## EXCERPTED RECORDS
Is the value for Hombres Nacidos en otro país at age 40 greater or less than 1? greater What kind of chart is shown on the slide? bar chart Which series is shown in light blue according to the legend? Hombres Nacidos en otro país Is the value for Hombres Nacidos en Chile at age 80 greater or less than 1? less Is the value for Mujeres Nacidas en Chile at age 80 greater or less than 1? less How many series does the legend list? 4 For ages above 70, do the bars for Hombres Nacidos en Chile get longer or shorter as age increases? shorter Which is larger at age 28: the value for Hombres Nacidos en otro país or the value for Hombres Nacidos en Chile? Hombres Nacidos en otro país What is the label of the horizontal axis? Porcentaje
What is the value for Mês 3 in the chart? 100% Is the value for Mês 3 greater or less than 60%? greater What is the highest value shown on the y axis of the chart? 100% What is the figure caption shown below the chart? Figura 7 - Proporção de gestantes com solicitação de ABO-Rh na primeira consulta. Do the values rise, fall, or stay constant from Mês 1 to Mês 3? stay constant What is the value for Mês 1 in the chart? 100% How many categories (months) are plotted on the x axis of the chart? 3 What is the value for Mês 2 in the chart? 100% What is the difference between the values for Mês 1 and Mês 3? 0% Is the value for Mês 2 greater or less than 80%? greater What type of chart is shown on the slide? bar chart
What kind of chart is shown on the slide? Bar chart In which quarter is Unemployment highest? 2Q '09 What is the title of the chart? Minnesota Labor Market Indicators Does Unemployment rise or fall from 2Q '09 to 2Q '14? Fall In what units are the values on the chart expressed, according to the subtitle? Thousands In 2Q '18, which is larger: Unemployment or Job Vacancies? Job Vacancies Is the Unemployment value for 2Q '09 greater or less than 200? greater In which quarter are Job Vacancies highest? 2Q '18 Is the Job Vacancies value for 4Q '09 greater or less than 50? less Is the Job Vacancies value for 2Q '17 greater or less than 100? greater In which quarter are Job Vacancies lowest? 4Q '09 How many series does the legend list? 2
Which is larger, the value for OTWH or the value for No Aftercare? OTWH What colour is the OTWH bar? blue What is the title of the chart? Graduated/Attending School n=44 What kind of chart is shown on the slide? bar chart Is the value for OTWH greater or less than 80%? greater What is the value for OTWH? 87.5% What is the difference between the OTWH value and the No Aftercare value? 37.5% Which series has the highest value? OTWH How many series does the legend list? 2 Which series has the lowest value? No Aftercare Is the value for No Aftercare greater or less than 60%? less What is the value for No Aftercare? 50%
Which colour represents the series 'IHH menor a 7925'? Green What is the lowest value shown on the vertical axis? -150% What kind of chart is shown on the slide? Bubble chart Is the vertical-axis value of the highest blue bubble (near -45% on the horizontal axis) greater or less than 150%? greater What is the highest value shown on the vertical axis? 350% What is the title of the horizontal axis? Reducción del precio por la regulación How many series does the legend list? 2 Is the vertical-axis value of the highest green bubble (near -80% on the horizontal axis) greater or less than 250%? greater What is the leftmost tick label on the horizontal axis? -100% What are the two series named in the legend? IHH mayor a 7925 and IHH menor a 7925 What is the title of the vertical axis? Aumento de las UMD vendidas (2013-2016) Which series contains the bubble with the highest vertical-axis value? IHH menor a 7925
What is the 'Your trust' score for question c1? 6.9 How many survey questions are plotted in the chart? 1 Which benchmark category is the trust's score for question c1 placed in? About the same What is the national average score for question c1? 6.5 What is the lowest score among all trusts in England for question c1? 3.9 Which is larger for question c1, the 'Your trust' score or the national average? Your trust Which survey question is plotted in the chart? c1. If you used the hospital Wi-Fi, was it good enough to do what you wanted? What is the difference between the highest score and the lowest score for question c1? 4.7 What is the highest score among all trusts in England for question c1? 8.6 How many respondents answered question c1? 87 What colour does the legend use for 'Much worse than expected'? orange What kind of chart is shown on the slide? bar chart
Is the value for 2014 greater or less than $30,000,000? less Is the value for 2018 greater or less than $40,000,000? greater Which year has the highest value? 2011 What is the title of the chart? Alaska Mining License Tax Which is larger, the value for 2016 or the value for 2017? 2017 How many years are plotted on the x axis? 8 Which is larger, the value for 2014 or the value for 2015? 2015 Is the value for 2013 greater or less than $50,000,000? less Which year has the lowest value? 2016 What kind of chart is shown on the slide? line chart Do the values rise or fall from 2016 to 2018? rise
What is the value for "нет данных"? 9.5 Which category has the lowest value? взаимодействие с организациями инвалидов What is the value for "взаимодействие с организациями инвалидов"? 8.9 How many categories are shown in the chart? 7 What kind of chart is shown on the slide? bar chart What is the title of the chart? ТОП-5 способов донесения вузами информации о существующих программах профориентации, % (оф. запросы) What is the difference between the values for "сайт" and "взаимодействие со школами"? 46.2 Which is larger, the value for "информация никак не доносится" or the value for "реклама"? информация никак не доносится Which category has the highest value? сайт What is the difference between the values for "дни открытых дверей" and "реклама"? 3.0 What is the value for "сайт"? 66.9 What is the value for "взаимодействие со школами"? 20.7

## PROMPT
Reproduce all eight records above word for word, each on its own line and in the same order.

## YOUR RESPONSE
Is the value for Hombres Nacidos en otro país at age 40 greater or less than 1? greater What kind of chart is shown on the slide? bar chart Which series is shown in light blue according to the legend? Hombres Nacidos en otro país Is the value for Hombres Nacidos en Chile at age 80 greater or less than 1? less Is the value for Mujeres Nacidas en Chile at age 80 greater or less than 1? less How many series does the legend list? 4 For ages above 70, do the bars for Hombres Nacidos en Chile get longer or shorter as age increases? shorter Which is larger at age 28: the value for Hombres Nacidos en otro país or the value for Hombres Nacidos en Chile? Hombres Nacidos en otro país What is the label of the horizontal axis? Porcentaje
What is the value for Mês 3 in the chart? 100% Is the value for Mês 3 greater or less than 60%? greater What is the highest value shown on the y axis of the chart? 100% What is the figure caption shown below the chart? Figura 7 - Proporção de gestantes com solicitação de ABO-Rh na primeira consulta. Do the values rise, fall, or stay constant from Mês 1 to Mês 3? stay constant What is the value for Mês 1 in the chart? 100% How many categories (months) are plotted on the x axis of the chart? 3 What is the value for Mês 2 in the chart? 100% What is the difference between the values for Mês 1 and Mês 3? 0% Is the value for Mês 2 greater or less than 80%? greater What type of chart is shown on the slide? bar chart
What kind of chart is shown on the slide? Bar chart In which quarter is Unemployment highest? 2Q '09 What is the title of the chart? Minnesota Labor Market Indicators Does Unemployment rise or fall from 2Q '09 to 2Q '14? Fall In what units are the values on the chart expressed, according to the subtitle? Thousands In 2Q '18, which is larger: Unemployment or Job Vacancies? Job Vacancies Is the Unemployment value for 2Q '09 greater or less than 200? greater In which quarter are Job Vacancies highest? 2Q '18 Is the Job Vacancies value for 4Q '09 greater or less than 50? less Is the Job Vacancies value for 2Q '17 greater or less than 100? greater In which quarter are Job Vacancies lowest? 4Q '09 How many series does the legend list? 2
Which is larger, the value for OTWH or the value for No Aftercare? OTWH What colour is the OTWH bar? blue What is the title of the chart? Graduated/Attending School n=44 What kind of chart is shown on the slide? bar chart Is the value for OTWH greater or less than 80%? greater What is the value for OTWH? 87.5% What is the difference between the OTWH value and the No Aftercare value? 37.5% Which series has the highest value? OTWH How many series does the legend list? 2 Which series has the lowest value? No Aftercare Is the value for No Aftercare greater or less than 60%? less What is the value for No Aftercare? 50%
Which colour represents the series 'IHH menor a 7925'? Green What is the lowest value shown on the vertical axis? -150% What kind of chart is shown on the slide? Bubble chart Is the vertical-axis value of the highest blue bubble (near -45% on the horizontal axis) greater or less than 150%? greater What is the highest value shown on the vertical axis? 350% What is the title of the horizontal axis? Reducción del precio por la regulación How many series does the legend list? 2 Is the vertical-axis value of the highest green bubble (near -80% on the horizontal axis) greater or less than 250%? greater What is the leftmost tick label on the horizontal axis? -100% What are the two series named in the legend? IHH mayor a 7925 and IHH menor a 7925 What is the title of the vertical axis? Aumento de las UMD vendidas (2013-2016) Which series contains the bubble with the highest vertical-axis value? IHH menor a 7925
What is the 'Your trust' score for question c1? 6.9 How many survey questions are plotted in the chart? 1 Which benchmark category is the trust's score for question c1 placed in? About the same What is the national average score for question c1? 6.5 What is the lowest score among all trusts in England for question c1? 3.9 Which is larger for question c1, the 'Your trust' score or the national average? Your trust Which survey question is plotted in the chart? c1. If you used the hospital Wi-Fi, was it good enough to do what you wanted? What is the difference between the highest score and the lowest score for question c1? 4.7 What is the highest score among all trusts in England for question c1? 8.6 How many respondents answered question c1? 87 What colour does the legend use for 'Much worse than expected'? orange What kind of chart is shown on the slide? bar chart
Is the value for 2014 greater or less than $30,000,000? less Is the value for 2018 greater or less than $40,000,000? greater Which year has the highest value? 2011 What is the title of the chart? Alaska Mining License Tax Which is larger, the value for 2016 or the value for 2017? 2017 How many years are plotted on the x axis? 8 Which is larger, the value for 2014 or the value for 2015? 2015 Is the value for 2013 greater or less than $50,000,000? less Which year has the lowest value? 2016 What kind of chart is shown on the slide? line chart Do the values rise or fall from 2016 to 2018? rise
What is the value for "нет данных"? 9.5 Which category has the lowest value? взаимодействие с организациями инвалидов What is the value for "взаимодействие с организациями инвалидов"? 8.9 How many categories are shown in the chart? 7 What kind of chart is shown on the slide? bar chart What is the title of the chart? ТОП-5 способов донесения вузами информации о существующих программах профориентации, % (оф. запросы) What is the difference between the values for "сайт" and "взаимодействие со школами"? 46.2 Which is larger, the value for "информация никак не доносится" or the value for "реклама"? информация никак не доносится Which category has the highest value? сайт What is the difference between the values for "дни открытых дверей" and "реклама"? 3.0 What is the value for "сайт"? 66.9 What is the value for "взаимодействие со школами"? 20.7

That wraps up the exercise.